Without degeneracy, when would Solar cores collapse?

In summary, the standard language that "degeneracy pressure" is a mysterious form of additional pressure that is produced by degeneracy as electrons "get in each other's way" or "cannot be squeezed any closer", and it is finally overcome by gravity when the core reaches the Chandrasekhar mass of about 1.4 solar masses would lead you to believe that the core would collapse at any mass less than 1.4 solar masses. However, if you take into account the fact that the iron core is insulated from the fusion shell around it and is not losing heat, then the core will not collapse until it reaches a mass of about 0.9 solar masses.
  • #106
Ken G said:
if you are considering an adiabatic process, why bring in the Fermi energy at all?
There might be some confusion about the term "Fermi energy". I am using it in the sense that S&T use it; but the way S&T calculate it has implications that seem to me to make it relevant in any process.

S&T calculate what they call the Fermi energy as follows: first they calculate the "Fermi momentum" ##p_F## by using the uncertainty principle: for an object containing ##N## fermions in a star of radius ##R##, the fermion number density is ##n = N / R^3## and the uncertainty in position of a given fermion (i.e., the size of the "cell" in space that it occupies) is ##\approx 1 / n##. The uncertainty in momentum is then ##p_F \approx \hbar n^{1/3}##.

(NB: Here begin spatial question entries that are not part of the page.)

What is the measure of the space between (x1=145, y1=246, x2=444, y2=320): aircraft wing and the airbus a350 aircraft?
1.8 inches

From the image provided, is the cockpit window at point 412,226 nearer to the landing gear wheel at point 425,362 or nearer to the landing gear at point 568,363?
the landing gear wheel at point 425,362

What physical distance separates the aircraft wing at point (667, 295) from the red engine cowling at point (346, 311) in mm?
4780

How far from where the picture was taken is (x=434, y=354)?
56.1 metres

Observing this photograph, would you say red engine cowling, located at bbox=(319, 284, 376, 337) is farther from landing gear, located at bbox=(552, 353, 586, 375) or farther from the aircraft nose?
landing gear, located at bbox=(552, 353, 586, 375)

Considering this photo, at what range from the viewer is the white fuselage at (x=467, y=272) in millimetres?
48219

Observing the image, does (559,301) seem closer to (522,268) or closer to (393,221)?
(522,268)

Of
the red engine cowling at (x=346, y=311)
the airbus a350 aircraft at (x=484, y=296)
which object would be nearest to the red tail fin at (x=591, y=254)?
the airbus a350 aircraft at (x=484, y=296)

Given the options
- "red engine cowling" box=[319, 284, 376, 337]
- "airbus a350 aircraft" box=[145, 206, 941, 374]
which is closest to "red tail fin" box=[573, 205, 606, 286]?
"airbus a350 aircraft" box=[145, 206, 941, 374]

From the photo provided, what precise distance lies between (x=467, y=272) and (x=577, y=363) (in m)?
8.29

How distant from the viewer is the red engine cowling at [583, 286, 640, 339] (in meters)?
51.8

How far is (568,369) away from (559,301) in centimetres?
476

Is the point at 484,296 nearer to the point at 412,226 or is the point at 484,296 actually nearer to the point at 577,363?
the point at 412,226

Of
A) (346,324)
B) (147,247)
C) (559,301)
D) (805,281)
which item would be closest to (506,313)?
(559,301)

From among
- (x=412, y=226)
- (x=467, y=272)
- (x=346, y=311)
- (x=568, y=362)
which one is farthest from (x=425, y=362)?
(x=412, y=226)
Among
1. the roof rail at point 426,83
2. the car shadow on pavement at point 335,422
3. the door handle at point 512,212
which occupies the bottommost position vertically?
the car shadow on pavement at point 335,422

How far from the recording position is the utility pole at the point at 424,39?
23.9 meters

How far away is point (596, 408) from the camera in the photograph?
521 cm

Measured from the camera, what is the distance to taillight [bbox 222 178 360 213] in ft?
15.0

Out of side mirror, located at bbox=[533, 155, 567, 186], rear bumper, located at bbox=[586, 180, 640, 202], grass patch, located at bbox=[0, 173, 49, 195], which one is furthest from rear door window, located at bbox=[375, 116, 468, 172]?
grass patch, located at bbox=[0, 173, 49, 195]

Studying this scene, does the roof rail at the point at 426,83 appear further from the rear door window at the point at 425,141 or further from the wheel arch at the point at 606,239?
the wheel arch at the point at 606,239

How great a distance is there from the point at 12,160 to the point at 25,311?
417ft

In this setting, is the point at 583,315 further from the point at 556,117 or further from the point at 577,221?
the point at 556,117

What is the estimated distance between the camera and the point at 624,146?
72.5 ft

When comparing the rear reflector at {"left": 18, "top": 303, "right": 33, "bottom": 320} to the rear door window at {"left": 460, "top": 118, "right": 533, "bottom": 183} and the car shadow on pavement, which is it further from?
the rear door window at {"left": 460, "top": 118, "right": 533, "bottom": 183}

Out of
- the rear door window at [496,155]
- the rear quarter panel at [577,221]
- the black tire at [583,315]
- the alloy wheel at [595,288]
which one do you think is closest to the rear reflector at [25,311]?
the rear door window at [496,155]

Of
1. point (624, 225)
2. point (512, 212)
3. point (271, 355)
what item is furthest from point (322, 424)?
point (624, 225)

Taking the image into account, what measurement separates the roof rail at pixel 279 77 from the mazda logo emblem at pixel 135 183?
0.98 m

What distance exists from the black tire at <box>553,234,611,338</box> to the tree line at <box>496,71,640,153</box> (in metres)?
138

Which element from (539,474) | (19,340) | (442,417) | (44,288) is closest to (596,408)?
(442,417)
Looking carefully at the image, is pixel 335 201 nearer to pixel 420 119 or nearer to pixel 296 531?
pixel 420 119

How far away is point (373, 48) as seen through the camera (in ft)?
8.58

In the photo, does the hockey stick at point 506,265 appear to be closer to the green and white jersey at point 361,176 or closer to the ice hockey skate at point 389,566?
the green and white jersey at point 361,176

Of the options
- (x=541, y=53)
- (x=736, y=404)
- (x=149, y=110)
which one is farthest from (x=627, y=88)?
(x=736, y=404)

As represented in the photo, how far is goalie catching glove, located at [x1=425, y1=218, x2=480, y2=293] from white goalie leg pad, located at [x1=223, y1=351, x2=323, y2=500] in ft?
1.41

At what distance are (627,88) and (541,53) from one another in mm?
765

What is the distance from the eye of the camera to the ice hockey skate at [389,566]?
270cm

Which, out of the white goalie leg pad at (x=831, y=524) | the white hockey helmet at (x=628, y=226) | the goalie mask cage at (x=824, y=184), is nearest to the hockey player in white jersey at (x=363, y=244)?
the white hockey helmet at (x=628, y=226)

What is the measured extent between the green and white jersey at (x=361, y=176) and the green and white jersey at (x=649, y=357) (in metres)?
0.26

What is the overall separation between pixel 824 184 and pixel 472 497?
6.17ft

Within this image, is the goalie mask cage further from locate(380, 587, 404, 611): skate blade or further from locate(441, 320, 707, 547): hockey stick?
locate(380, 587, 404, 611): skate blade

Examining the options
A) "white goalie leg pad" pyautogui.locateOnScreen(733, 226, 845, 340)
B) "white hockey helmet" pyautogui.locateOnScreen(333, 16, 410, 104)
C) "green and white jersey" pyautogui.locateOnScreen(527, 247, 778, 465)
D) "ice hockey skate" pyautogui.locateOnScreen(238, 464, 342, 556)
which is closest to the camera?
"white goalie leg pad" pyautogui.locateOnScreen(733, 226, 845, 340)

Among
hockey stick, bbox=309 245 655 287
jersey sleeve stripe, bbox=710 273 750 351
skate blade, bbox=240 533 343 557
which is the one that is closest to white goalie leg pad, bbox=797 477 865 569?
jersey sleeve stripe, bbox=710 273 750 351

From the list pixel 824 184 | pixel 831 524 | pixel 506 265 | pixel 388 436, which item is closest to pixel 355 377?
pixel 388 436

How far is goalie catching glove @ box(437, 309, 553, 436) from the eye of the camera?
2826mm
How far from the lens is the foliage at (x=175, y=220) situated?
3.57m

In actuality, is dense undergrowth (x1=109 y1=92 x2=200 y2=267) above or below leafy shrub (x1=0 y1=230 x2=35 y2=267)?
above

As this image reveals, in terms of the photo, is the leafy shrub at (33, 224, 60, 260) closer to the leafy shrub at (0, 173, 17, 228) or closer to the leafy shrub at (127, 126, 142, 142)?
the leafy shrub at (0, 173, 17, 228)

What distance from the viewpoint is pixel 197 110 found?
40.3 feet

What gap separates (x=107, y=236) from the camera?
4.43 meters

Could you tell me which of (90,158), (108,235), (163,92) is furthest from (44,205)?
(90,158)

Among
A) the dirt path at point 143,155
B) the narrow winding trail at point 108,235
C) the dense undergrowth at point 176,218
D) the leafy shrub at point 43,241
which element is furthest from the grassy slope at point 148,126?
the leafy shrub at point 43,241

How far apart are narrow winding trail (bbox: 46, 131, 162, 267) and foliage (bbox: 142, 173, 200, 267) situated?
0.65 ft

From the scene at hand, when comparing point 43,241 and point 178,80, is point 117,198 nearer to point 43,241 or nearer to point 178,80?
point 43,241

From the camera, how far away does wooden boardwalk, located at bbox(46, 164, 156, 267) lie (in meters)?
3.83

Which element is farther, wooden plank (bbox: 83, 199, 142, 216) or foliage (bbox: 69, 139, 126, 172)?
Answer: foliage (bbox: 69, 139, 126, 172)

The Fermi energy is then obtained using the obvious formula for whichever regime is under consideration: in the non-relativistic regime, ##E_F = p_F^2 / 2m##, and in the relativistic regime, ##E_F = p_F c##.

This calculation seems to me to be relevant regardless of the particular value of ##R## or the particular process under consideration; it is, so to speak, giving at least a minimum value of kinetic energy per electron. The electron would have exactly this kinetic energy at zero temperature in an object containing ##N## electrons with that radius ##R##; it could have more at finite temperature; but it can't have less.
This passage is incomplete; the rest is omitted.